I’m here so early, that I have the entire area to myself, and it’s immediately obvious why so many people were drawn here. The contrast between the cars and the forest is urban fantasy at its best. You can still see the dents and buckling from the crash behind the paint, but the outsides are still in great condition – some of them you can climb up the ladders and clamber onto the roofs…then you step inside the car and see the rotting wooden boards. When I summoned the courage to go in, I swear I was hearing voices and had to bolt out. Most likely it was just the wood creaking, but still had me shivering.
Most of the cars are collected in the same area near the river, but if you head South, you’ll find two in really bad condition – probably the main casualties in the crash, hoarding together not too far from the river rapids. I can hear them long before I see them, and getting there requires some risky navigation (learning the hard way the boots I bought for winter are not great for hiking in the wet), but it must be a popular place to visit, cause there’s even a bench here. Sadly, you can’t really see the rapids properly, due to the location of the rocks – this combined with my height issues and my non-confidence in my shoes mean I don’t want to get too close to the edge.
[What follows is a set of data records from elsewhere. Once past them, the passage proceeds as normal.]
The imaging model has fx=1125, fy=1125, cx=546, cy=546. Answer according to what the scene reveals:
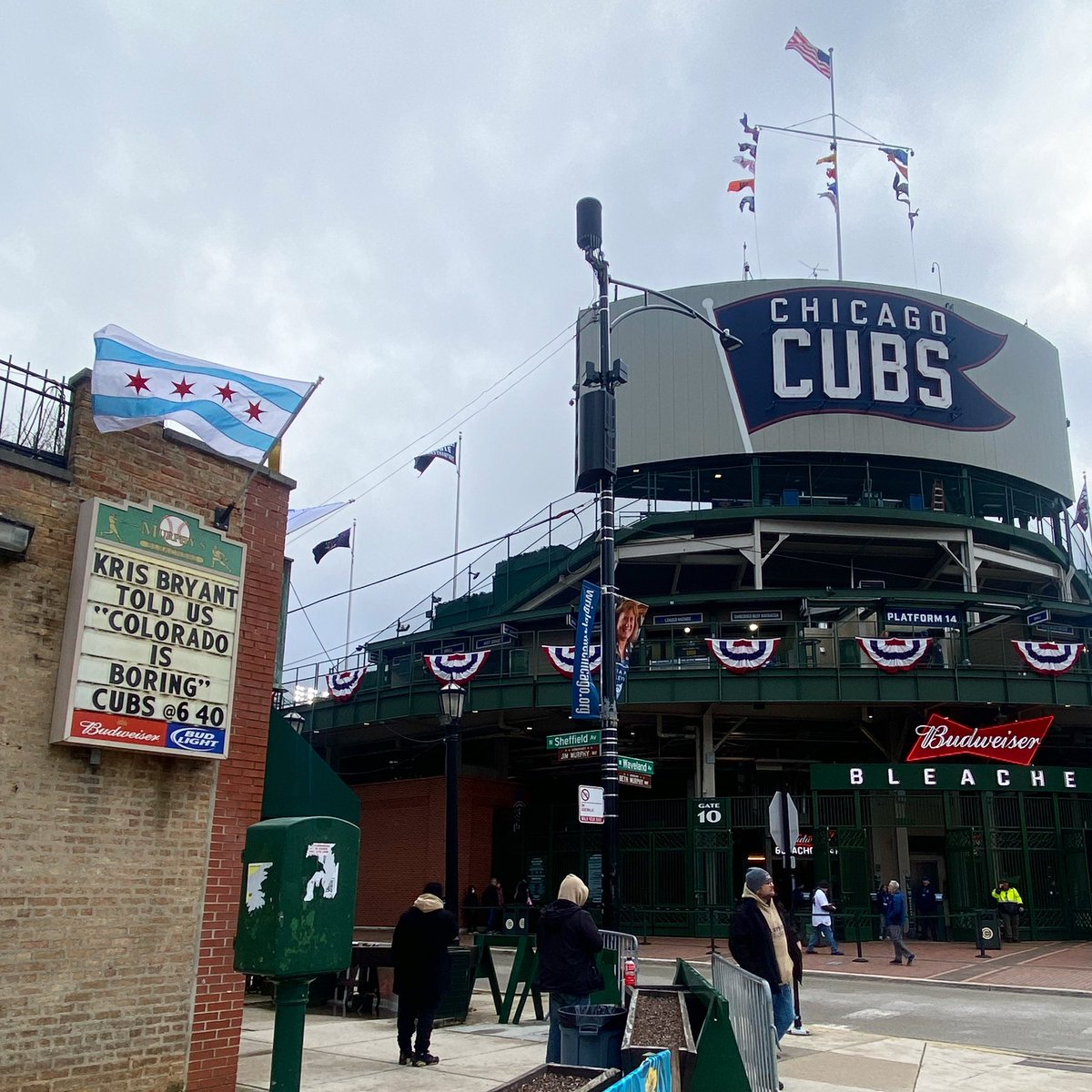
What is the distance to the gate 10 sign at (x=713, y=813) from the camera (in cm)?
2723

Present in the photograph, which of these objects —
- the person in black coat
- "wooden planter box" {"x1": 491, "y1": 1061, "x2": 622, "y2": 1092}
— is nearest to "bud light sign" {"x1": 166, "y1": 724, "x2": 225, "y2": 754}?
the person in black coat

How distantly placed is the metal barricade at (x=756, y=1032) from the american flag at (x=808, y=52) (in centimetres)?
4091

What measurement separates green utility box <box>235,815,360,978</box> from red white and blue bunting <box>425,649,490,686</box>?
23.1 meters

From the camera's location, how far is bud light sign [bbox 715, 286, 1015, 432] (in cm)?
3769

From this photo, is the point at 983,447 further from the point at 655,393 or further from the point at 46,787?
the point at 46,787

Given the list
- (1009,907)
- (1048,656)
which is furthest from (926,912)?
(1048,656)

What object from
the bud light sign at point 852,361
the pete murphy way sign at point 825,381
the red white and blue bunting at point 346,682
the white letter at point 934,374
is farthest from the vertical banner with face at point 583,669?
the white letter at point 934,374

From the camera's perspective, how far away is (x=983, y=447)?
126ft

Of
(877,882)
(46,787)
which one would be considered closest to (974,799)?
(877,882)

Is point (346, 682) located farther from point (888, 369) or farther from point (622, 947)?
point (622, 947)

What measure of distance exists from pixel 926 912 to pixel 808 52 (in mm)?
31383

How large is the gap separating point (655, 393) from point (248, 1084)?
31.7m

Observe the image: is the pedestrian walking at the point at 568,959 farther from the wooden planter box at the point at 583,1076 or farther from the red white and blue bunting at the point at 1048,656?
the red white and blue bunting at the point at 1048,656

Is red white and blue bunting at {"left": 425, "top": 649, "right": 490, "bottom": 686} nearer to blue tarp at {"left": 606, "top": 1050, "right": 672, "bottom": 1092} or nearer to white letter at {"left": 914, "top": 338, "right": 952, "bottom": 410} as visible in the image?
white letter at {"left": 914, "top": 338, "right": 952, "bottom": 410}
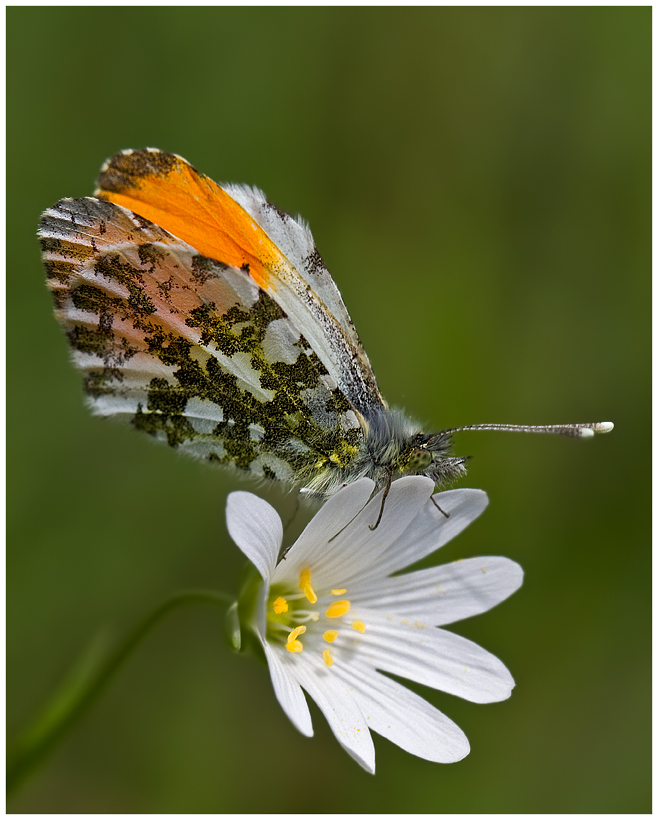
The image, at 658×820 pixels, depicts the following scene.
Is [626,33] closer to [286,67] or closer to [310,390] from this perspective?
[286,67]

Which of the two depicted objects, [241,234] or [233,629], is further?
[241,234]

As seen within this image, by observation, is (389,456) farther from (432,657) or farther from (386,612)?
(432,657)

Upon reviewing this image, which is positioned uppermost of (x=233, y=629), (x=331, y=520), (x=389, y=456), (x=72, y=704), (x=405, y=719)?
(x=389, y=456)

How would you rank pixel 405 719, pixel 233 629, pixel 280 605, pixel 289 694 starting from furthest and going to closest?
1. pixel 280 605
2. pixel 405 719
3. pixel 233 629
4. pixel 289 694

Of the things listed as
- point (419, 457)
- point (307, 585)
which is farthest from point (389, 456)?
point (307, 585)

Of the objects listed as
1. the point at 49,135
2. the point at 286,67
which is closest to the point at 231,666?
the point at 49,135

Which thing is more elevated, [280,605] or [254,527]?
[254,527]

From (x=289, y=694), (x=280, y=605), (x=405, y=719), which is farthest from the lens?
(x=280, y=605)

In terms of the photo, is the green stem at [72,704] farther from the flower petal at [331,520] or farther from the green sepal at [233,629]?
the flower petal at [331,520]
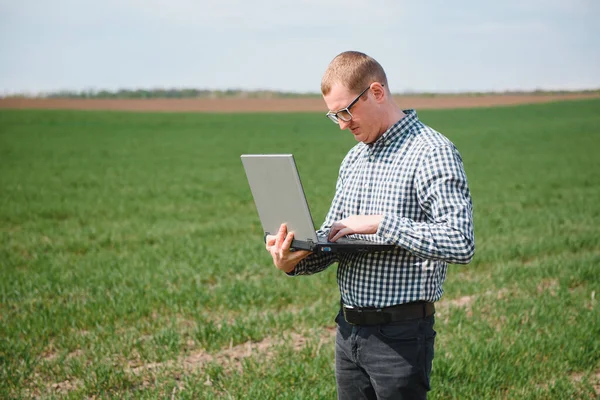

There are no safety barriers here.
It hasn’t taken nearly as long to get here as I expected, and I know there are more walks and hikes around here – and I can sort of see one winding through the forest against the river, so decide to check it out. What I get is a quiet and calm hour just wandering around the forest, while the weather decides to become even better than I expected. Even my jacket ends up in my bag as I start sweating.
However, I do find myself having to walk over the train tracks to keep walking, and suddenly make it to the highway. Not my plan at all. However, there’s a different trail that will head back towards the train wreck, called ‘runaway train’ – so I head along that. It’s a lot more gruelling than my wandering so far, because most of what I was walking on felt more like a country road, while this is less a path and more ‘where a bunch of other people have walked through recently.’ It still takes a good hour and a half to make my way back though, especially since a lot of this route is uphill for me. So, when I make it back to the train cars, there’s a lot more people wandering around, and I figure I have two choices. Head back to Cheakamus and explore the area…or head along the ‘old’ route to the rail cars and go visit Function Junction since I’m near the area. Decide trekking the old route is my best option…mainly because I’d been told it wasn’t that far.
This was clearly blatant lies. I was figuring it was a half hour walk – but twenty minutes later it’s clear I’m not even halfway there. However, I have stumbled across Cheakamus Falls, which are stunning.
My biggest frustration is I CAN’T get closer, because my shoes just cannot get grip and I’m not trusting them on the ledges. It’s a quiet beauty compared to the brashness of the cars.
As I keep going further along, the path becomes awkward to track – I’m dependent on blue ribbon hanging from trees to keep me on track, right up until I find the river cutting my trek off. I have to emerge from the forest and walk along the train track in order to get to the other side. Along the way I run into some girls who are walking along the track rather than the forest, and give me some directions. Thankfully I spot some blue tags in the forest and descend once again. About 20 minutes later (and some stunningly beautiful river spots), the path intentionally moves towards the railway line, even with arrows spray painted on rocks. When I get out, there’s even spray paint on the tracks – clearly previous hikers have made sure people know how to get where they go – and head across.
Ten minutes later sees me wandering under the highway bridge, and a much easier walk. Soon enough, I’m finally spotting Function Junction, and hit up the Re-Use-It Centre before I head home. Was planning to find something for Halloween…but instead I find a slow cooker. I’ve been after one of these for weeks, so it’s in my basket even as I leave the costume rack empty handed. Also grab another pot since we could really use one, and medium sized pots with lids are gold dust in Whistler.
Tomorrow I’m back to work, but at least I’ve done something with my time off today.